Withing yarn-site.xml check that yarn.nodemanager.resource.memory-mb is set the right way. In my understanding of your cluster it should be set to 14GB. This setting is responsible for giving the YARN know how much memory it can use on this specific node
If you have this set right and you have 5 servers running YARN NodeManager, then your job submission command is wrong. First, --num-executors is the number of YARN containers would be started for executing on the cluster. You specify 10 containers with 14GB RAM each, but you don't have this many resources on your cluster! Second, you specify --master yarn-cluster, which means that Spark Driver would run inside of the YARN Application Master that would require a separate container.
In my opinion it shows 3 containers because out of 5 nodes in the cluster you have only 4 of them running YARN NodeManager + you request to allocate 14GB for each of the containers, so YARN first starts Application Master and then polls the NM for available resources and see that it can start only 3 containers. Regarding heap size you see, after starting the Spark find its JVM containers and see the parameters of their start - you should have many -Xmx flags in a single line - one correct and one wrong, you should find its origin in config files (Hadoop or Spark)

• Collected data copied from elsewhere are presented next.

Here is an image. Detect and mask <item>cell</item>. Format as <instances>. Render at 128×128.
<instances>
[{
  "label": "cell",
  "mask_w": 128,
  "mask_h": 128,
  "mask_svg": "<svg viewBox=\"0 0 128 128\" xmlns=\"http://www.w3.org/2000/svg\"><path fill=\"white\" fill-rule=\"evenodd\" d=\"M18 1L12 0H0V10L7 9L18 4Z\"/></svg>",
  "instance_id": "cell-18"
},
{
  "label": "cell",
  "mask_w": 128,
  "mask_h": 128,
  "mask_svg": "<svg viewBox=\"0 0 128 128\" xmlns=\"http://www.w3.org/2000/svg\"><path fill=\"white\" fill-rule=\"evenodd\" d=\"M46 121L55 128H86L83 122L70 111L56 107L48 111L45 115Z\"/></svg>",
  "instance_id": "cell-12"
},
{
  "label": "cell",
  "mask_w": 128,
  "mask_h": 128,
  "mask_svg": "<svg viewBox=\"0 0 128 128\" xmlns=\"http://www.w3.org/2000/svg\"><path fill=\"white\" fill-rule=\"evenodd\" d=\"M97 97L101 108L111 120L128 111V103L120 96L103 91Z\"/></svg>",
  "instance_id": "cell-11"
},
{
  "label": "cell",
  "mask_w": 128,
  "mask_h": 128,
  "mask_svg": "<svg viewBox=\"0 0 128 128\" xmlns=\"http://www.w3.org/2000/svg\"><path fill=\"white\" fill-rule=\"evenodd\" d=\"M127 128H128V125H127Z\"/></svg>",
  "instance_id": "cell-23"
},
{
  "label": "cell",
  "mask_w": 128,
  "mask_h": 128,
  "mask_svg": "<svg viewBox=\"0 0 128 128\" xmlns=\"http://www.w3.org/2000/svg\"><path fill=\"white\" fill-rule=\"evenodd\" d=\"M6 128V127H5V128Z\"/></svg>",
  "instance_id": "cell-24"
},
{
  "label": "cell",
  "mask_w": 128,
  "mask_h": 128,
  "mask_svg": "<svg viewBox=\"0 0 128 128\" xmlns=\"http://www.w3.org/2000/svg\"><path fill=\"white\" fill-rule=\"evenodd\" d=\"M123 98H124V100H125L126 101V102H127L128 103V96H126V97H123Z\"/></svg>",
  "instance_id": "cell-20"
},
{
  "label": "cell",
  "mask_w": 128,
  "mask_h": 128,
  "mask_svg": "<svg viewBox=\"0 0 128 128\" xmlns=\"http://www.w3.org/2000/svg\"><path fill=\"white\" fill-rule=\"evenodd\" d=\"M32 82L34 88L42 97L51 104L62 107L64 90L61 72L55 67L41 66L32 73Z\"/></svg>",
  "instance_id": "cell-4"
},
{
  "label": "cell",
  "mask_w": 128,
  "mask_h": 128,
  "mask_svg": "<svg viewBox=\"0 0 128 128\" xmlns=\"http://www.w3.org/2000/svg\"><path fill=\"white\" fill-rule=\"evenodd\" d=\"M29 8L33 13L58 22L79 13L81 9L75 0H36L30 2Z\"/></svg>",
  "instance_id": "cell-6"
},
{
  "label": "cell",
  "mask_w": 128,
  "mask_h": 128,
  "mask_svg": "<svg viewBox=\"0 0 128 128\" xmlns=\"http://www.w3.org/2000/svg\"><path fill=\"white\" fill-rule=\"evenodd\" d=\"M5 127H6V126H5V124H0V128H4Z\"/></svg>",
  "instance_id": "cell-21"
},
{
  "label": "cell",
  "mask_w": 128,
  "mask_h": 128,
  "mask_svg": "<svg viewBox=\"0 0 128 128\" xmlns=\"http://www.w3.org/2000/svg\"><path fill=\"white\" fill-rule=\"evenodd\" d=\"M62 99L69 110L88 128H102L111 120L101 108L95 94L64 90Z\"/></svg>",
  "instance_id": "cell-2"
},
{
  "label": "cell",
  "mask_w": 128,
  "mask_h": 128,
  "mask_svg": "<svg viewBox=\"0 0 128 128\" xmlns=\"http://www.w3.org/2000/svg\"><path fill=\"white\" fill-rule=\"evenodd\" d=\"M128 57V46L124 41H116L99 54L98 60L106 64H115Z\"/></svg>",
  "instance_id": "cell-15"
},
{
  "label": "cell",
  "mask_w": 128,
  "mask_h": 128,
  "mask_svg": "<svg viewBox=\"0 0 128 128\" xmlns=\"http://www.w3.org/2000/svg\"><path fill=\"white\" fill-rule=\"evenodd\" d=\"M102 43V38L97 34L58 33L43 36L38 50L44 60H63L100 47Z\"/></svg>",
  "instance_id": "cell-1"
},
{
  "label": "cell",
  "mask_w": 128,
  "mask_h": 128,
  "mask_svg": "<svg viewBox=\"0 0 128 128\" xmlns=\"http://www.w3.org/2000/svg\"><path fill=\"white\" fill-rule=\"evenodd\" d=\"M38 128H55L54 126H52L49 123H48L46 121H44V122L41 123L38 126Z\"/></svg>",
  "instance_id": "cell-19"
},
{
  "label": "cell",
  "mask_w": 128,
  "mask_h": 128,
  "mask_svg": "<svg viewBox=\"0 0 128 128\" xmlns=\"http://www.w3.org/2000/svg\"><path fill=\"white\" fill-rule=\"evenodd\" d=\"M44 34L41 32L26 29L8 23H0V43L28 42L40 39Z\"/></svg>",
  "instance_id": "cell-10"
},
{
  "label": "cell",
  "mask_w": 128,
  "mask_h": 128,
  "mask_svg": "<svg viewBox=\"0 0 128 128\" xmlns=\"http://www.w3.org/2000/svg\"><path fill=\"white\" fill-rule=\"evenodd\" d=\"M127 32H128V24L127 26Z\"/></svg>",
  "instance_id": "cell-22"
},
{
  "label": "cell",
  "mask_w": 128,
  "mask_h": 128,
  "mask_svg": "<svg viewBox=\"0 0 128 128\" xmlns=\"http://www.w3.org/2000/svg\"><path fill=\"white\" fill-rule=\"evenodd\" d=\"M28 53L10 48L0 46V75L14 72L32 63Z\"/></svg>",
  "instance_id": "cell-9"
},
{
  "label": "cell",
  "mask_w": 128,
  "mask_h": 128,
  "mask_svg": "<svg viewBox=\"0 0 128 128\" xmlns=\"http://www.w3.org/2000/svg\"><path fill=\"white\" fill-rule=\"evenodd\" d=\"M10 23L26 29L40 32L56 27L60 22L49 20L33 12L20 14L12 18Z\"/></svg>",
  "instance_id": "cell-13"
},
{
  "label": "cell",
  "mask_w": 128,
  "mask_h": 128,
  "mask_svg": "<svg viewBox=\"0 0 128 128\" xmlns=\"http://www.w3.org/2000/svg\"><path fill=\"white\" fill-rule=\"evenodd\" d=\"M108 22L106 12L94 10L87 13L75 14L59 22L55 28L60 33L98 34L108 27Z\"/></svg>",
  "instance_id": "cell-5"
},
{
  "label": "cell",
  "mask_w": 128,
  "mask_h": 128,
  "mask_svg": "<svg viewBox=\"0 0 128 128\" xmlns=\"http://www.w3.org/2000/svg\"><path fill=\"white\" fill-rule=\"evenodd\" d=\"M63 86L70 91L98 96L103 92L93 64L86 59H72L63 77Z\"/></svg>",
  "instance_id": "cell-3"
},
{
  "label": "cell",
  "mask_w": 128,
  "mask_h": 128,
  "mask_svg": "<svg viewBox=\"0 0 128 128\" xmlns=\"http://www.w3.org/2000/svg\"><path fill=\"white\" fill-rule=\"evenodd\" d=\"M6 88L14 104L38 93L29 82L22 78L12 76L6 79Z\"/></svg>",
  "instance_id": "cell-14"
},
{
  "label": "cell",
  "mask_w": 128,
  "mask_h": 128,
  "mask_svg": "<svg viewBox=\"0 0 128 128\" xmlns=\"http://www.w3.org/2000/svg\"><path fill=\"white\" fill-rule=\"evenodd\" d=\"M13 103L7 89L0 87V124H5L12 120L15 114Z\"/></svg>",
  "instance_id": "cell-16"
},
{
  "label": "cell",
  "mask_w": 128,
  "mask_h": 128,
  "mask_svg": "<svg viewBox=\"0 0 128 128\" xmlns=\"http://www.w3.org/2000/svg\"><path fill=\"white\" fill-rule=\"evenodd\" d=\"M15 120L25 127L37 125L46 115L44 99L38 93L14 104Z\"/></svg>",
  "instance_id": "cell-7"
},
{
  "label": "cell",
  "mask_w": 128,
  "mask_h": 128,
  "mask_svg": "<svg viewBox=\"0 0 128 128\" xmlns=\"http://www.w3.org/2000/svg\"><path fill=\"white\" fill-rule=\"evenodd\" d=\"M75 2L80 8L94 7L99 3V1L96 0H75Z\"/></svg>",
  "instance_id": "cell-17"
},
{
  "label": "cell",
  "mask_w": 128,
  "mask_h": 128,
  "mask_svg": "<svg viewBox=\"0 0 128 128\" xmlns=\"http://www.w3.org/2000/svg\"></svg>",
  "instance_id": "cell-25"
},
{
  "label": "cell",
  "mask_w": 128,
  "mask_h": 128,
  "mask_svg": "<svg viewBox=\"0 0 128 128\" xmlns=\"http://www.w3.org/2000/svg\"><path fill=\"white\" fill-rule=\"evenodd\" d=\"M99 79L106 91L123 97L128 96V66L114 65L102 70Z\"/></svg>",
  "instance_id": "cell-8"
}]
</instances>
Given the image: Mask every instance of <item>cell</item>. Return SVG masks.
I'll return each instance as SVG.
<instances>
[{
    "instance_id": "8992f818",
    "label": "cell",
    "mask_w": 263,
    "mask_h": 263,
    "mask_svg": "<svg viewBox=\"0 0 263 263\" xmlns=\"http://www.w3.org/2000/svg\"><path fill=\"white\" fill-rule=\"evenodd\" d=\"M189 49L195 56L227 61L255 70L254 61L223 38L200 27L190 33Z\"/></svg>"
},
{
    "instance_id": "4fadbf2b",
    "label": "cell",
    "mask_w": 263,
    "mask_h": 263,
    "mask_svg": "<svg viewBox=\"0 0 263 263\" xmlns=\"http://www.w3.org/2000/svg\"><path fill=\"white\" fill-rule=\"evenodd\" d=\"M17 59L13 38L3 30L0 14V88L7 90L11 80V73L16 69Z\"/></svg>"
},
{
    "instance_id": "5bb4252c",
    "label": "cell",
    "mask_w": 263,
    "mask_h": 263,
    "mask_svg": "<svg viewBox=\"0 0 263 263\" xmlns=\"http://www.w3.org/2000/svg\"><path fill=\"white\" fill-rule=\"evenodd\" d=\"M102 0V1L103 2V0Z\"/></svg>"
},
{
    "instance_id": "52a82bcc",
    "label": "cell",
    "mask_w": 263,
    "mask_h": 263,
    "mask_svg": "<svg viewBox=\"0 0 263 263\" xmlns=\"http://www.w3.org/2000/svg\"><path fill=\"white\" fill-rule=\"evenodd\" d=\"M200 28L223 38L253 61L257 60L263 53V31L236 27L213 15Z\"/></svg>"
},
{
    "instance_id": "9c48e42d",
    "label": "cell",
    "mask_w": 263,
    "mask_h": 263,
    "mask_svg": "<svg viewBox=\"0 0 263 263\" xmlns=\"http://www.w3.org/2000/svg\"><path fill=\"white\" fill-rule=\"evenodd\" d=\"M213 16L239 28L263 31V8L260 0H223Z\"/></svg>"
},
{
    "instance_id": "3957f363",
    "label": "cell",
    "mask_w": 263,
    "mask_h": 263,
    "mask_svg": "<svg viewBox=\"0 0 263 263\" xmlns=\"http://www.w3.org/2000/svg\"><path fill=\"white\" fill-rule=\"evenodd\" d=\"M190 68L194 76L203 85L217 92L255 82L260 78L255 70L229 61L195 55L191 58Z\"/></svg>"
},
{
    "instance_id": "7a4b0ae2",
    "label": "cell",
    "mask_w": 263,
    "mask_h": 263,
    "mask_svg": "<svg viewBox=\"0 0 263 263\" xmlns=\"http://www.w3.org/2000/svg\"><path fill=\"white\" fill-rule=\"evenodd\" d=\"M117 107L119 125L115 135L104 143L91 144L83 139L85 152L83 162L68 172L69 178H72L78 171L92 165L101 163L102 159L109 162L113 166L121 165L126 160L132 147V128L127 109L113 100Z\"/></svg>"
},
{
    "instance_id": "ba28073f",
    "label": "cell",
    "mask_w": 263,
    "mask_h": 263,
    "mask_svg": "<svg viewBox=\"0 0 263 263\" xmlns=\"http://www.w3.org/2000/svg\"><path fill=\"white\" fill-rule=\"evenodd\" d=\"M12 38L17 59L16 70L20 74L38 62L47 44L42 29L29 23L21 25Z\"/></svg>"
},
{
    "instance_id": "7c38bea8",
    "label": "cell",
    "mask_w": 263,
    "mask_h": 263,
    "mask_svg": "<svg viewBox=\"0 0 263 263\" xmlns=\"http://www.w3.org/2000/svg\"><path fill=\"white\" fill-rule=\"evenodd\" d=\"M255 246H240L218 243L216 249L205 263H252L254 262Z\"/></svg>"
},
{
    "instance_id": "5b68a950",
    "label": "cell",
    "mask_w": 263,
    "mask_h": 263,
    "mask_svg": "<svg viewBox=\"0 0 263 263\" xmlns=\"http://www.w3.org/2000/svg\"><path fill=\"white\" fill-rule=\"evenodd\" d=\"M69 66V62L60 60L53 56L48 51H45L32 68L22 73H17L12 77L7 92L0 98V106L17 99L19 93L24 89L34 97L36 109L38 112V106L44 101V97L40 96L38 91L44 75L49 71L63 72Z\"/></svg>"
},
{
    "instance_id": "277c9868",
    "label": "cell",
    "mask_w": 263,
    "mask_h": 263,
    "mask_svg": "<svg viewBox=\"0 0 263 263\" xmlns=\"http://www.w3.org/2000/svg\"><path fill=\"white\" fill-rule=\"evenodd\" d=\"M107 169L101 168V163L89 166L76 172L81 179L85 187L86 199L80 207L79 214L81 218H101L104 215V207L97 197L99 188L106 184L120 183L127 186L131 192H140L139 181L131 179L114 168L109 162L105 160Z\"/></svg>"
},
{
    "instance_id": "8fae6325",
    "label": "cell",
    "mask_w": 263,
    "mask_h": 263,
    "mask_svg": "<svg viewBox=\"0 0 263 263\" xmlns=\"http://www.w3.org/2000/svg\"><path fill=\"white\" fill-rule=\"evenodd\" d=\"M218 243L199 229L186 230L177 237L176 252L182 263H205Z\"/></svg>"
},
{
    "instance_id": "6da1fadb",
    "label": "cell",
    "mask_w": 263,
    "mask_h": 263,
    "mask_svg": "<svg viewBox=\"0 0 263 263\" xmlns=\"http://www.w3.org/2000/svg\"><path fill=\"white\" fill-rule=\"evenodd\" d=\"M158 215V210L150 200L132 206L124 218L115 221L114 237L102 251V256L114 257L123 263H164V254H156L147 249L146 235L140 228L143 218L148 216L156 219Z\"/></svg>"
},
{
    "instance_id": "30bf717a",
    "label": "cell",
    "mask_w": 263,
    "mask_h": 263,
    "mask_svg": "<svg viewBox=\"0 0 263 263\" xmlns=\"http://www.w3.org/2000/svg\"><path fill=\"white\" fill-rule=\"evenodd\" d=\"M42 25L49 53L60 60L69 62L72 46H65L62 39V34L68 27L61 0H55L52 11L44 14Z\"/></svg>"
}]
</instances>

Before submitting an application to the cluster, start the spark-shell with the same settings (replace yarn-cluster with yarn-client) and check how it is started, check WebUI and JVMs started
Just because YARN "thinks" it has 70GB (14GBx5), doesn't mean at run time there is 70GB available on the cluster. You could be running other Hadoop components (hive, HBase, flume, solr, or your own app, etc.) which consume memory. So the run-time decision YARN makes is based on what's currently available -- and it had only 52GB (3x14GB) available to you. By the way, the GB numbers are approximate because it is really computed as 1024MB per GB...so you will see decimals.
Use nmon or top to see what else is using memory on each node.